- [Apply what you read]:
1. Summarize the passage on India's dairy industry in two sentences.
2. Carry on the passage about India's dairy industry, picking up right after its final sentence.

But despite its size, India’s dairy industry is still fragmented and largely unindustrialized, says Ravichandran. Around 80% of dairy animals in India belong to smallholders who own only two to three cows. In contrast, the average size of a dairy herd in the United States was 296 cows in 2020.
On the small Indian farms, productivity is often low, Ravichandran adds. On average, dairy cows in India produced five liters per day in 2019, compared to more than 30 liters daily for the United States’ top dairy cows.
Stellapps is not the only Indian startup looking to modernize the industry through smart technology. Like Stellapps, Prompt has created cow pedometers to monitor health and breeding cycles, and Ravichandran points to Farmtree by Inhof Technologies, which uses data to work out the efficiency and value of small farms, and Herdman by Vetware, which offers a subscription model to track data for more than one million animals. “Data can help to transform the industry,” she says.

- [Material provided]:
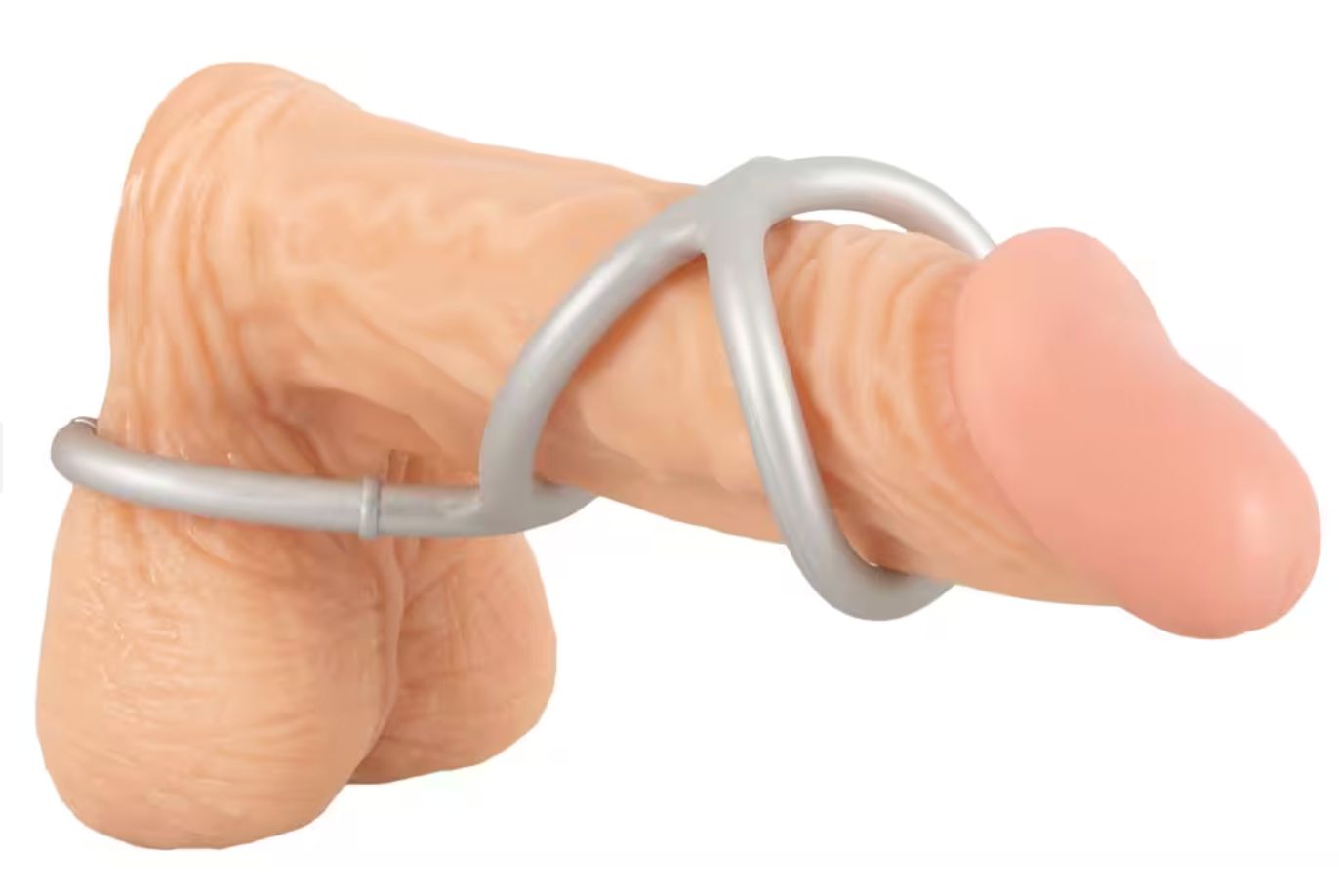 05562700000 Metallic Triple Cock Ring Silver
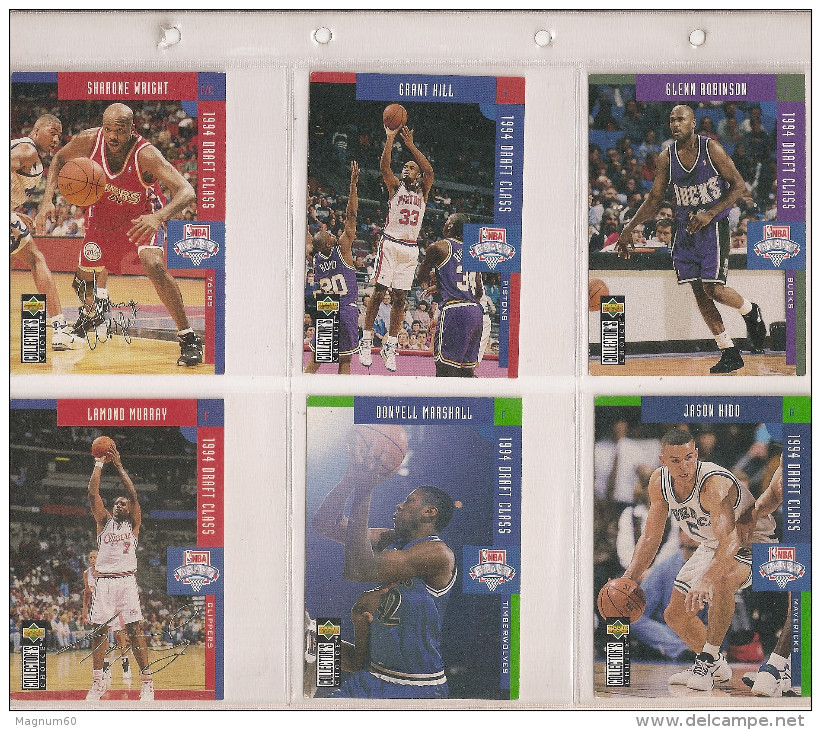 LOT DE 18 CARTES BASKETBALL - Andere & Zonder Classificatie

- [Solved tasks]:
1. India's dairy industry remains fragmented and largely unindustrialized: around 80% of dairy animals belong to smallholders with only two to three cows, and productivity on these small farms is often low. Stellapps is one of several Indian startups, along with Prompt, Farmtree by Inhof Technologies and Herdman by Vetware, that are trying to modernize the industry with smart technology and data.

2.
An expanding platform
Stellapps does not charge farmers for its technology and advisory services. Instead, it monetizes its product through the cooperatives that purchase the milk and additional service providers, like insurance and animal nutrition companies.
Mukundan says the company is eyeing the retail end of the supply chain, too. It’s developing a portal that maps the origin and journey of milk, which he believes will appeal to quality-conscious consumers.
By bringing more dairy farms onto the platform, Mukundan hopes he can improve life for farmers while making India’s milk products tastier and more nutritious.
“Consumers are willing to pay more so that when they give it to their kids at home, they’re absolutely confident that it’s the best milk possible,” he says.